**Supplied passage:**

++++++

What I'm Reading: March 8
Buckle up! Destination: Digression Central.
Here I am again, a full TWO MONTHS since my last post! Just like last year, I disappeared due to a Perfect Storm of Bloomer Reading and then Bloomer Deliberations and then Post-Midwinter Meeting Recovery, all of which took place while I was running my library's first Midwinter Reading Program—which was SO SUCCESSFUL, OMGGG—and also IT IS STILL WINTER.
Like. It is snowing right now and we're supposedly going to have EIGHTEEN INCHES by the end of this storm? WHAT? So ridiculous. Ugh, MARCH.
But, bright side: SNOW DAY!
ANYWAY. Even though I haven't been online a whole lot, I have been reading. Quite a lot, actually—way more than last year at this time, for sure. I'm chalking that up to adding conditional formatting to my Reading Spreadsheet—seeing all those squares turn from red to green is THE BEST.
As I said way up top—I told you there were bound to be digressions!—I tend to get quieter online when I'm snowed under with work and reading and stress and LITERAL SNOW. But as so much of the joy I find in reading and watching and listening and playing comes from SHARING my thoughts/feelings/questions about what I'm reading and watching and listening to and playing, I'm trying to make more time for that.
So, as I said above, I have a snow day today.

++++++

**Records supplied:**

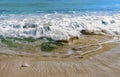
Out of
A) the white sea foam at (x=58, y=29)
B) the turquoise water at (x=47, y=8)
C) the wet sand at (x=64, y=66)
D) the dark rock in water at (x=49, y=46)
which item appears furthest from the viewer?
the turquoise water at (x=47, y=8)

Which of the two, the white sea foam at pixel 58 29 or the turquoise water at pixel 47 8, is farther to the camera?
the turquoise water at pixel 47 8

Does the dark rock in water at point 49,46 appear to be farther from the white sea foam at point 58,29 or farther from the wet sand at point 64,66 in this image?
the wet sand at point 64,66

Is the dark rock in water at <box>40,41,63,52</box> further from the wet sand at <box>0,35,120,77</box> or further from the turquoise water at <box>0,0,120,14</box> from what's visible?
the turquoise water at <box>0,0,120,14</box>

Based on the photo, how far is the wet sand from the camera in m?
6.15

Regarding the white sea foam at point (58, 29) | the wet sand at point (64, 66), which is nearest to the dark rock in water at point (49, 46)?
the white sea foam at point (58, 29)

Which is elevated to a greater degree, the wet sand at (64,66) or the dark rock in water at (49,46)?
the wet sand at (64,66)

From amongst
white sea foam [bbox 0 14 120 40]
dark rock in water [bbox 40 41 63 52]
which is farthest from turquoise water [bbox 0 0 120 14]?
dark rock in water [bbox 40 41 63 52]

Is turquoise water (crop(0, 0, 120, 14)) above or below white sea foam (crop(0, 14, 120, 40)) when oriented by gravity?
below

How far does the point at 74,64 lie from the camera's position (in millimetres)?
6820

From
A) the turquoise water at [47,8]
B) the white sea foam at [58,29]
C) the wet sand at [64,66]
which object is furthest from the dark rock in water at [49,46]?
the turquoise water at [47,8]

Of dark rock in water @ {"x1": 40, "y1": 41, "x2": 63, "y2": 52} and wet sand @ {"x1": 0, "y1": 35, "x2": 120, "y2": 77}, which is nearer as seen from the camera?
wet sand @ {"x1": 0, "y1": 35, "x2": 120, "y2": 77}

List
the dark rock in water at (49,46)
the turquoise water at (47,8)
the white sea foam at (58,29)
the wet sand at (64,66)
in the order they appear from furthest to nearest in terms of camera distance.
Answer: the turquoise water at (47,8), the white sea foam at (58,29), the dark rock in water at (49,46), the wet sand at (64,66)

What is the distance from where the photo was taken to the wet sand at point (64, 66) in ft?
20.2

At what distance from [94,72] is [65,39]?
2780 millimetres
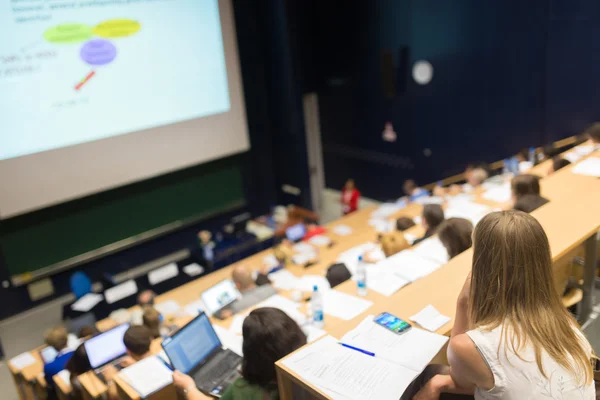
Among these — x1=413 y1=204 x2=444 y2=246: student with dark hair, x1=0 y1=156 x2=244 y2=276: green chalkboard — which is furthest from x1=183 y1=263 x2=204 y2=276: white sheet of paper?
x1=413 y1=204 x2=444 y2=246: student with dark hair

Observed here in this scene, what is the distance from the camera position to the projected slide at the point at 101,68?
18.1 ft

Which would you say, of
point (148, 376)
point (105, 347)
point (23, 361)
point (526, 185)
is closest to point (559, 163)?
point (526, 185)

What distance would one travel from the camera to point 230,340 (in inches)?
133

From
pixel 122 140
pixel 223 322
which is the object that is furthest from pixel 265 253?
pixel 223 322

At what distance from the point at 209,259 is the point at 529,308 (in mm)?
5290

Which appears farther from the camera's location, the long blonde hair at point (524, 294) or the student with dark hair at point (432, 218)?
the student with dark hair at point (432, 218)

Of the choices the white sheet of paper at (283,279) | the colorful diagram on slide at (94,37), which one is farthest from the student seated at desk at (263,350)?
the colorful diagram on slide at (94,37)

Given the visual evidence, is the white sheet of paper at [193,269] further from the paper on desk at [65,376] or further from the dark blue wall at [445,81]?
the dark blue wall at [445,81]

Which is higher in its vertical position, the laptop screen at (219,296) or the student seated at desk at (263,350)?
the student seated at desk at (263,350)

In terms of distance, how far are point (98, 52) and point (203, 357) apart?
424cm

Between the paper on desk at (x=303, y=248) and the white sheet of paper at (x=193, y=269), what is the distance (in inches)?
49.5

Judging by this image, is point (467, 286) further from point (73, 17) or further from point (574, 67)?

++++++

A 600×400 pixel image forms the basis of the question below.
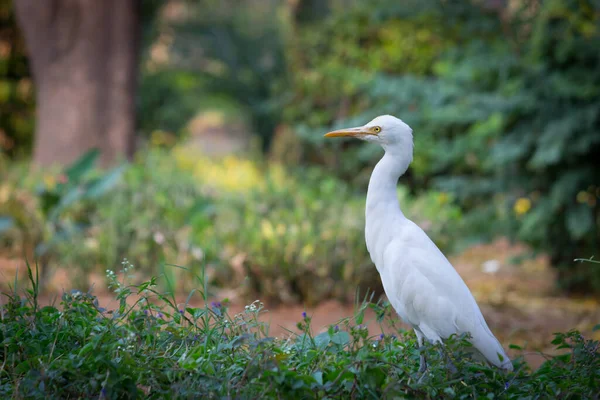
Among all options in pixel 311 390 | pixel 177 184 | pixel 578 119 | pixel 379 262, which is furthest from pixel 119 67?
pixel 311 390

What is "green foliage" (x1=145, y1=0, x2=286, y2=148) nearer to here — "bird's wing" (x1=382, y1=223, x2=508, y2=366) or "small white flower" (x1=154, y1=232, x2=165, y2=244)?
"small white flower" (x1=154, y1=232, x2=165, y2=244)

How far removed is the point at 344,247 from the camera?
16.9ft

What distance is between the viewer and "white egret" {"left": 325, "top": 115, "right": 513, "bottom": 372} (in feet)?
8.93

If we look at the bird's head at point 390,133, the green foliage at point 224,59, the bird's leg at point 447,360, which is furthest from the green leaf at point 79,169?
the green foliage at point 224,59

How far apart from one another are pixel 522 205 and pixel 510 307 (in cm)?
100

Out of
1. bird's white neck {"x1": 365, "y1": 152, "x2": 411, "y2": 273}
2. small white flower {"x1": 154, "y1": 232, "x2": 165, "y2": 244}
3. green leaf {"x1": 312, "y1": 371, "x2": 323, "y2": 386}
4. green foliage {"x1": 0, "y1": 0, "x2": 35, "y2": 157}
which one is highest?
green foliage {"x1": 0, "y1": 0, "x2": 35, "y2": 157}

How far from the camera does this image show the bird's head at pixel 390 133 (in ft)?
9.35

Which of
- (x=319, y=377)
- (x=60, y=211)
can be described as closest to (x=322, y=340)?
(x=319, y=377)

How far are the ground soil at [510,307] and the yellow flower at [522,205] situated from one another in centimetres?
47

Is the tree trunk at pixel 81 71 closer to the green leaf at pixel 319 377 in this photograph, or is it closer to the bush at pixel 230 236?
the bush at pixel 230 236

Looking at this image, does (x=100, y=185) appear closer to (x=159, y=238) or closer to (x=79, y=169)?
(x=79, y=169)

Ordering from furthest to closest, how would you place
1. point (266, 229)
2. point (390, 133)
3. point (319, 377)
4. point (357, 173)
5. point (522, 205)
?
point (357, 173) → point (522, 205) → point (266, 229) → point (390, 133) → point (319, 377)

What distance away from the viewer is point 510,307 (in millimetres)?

++++++

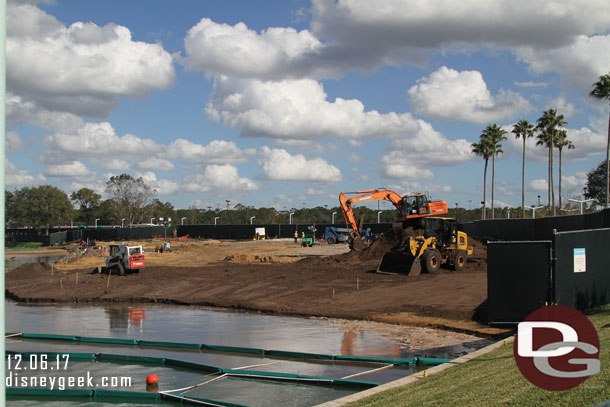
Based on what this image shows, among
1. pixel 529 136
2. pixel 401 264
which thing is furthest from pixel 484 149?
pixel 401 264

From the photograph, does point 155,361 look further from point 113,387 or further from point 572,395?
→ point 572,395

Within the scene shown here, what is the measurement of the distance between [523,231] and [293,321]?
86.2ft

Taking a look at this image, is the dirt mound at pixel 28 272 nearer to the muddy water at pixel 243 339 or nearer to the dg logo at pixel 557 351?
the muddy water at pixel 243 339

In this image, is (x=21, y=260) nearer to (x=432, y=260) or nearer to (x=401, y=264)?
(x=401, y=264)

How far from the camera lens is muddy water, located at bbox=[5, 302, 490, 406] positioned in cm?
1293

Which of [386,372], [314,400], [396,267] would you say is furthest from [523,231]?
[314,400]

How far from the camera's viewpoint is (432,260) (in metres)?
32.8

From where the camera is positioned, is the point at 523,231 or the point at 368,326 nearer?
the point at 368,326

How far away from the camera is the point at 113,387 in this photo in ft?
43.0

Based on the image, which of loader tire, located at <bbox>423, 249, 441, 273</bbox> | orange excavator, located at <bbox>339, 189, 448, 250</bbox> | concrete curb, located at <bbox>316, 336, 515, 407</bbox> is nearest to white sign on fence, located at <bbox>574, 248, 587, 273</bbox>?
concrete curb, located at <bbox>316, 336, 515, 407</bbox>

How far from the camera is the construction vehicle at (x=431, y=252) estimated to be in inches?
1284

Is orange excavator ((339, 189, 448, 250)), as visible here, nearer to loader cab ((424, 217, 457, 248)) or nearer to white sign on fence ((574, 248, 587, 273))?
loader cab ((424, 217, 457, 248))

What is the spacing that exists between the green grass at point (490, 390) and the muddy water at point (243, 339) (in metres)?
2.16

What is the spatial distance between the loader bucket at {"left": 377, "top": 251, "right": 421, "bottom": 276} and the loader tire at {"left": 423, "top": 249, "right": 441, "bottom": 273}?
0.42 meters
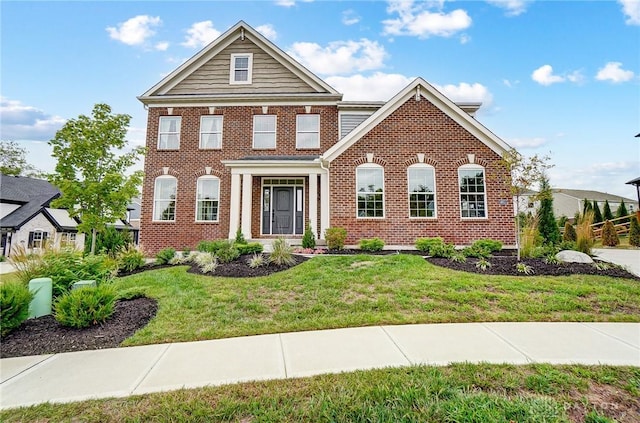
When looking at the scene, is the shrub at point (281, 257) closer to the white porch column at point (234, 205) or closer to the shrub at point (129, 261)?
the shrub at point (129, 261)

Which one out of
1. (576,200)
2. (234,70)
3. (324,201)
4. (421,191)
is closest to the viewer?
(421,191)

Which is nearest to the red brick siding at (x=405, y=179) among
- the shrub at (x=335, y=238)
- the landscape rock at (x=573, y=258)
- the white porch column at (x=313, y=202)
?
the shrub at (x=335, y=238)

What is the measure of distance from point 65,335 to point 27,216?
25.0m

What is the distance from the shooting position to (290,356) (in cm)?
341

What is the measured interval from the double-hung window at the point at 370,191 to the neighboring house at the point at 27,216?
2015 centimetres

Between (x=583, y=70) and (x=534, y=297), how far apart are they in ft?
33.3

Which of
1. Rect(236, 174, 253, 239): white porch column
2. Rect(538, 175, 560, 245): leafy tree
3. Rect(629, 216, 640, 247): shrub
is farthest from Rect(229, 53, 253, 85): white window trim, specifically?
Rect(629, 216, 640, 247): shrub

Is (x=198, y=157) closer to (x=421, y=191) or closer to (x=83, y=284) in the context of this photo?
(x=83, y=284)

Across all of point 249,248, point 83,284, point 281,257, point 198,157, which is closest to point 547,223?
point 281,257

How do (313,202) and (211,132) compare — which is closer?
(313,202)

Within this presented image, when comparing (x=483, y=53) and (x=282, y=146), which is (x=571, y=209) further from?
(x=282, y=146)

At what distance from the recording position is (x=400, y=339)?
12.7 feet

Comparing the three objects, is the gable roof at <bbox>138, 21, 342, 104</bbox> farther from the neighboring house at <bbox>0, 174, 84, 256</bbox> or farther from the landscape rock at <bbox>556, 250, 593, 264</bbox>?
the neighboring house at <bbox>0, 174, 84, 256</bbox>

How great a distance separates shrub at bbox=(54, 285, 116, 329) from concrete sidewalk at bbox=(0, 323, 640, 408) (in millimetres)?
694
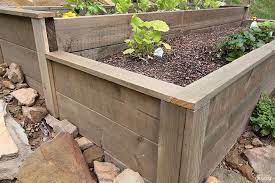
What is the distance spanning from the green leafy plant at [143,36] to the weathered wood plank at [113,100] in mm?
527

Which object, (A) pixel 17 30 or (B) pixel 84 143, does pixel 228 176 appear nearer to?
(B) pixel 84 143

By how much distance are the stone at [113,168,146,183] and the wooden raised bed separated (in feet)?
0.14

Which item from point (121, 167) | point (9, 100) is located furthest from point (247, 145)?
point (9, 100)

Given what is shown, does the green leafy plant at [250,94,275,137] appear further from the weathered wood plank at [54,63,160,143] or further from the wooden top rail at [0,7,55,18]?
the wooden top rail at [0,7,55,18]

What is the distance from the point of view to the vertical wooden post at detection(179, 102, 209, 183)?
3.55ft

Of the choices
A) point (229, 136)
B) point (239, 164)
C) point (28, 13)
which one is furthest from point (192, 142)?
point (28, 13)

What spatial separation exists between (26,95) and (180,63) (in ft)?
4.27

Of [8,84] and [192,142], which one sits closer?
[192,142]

++++++

**Tasks to complete:**
[1] In the blog post, what did the writer add to the Reading Spreadsheet?
[2] Reproduce the part of the blog post between "Like. It is" and "is THE BEST.", inclusive.

**Answers to the exercises:**
[1] Conditional formatting.

[2]
Like. It is snowing right now and we're supposedly going to have EIGHTEEN INCHES by the end of this storm? WHAT? So ridiculous. Ugh, MARCH.
But, bright side: SNOW DAY!
ANYWAY. Even though I haven't been online a whole lot, I have been reading. Quite a lot, actually—way more than last year at this time, for sure. I'm chalking that up to adding conditional formatting to my Reading Spreadsheet—seeing all those squares turn from red to green is THE BEST.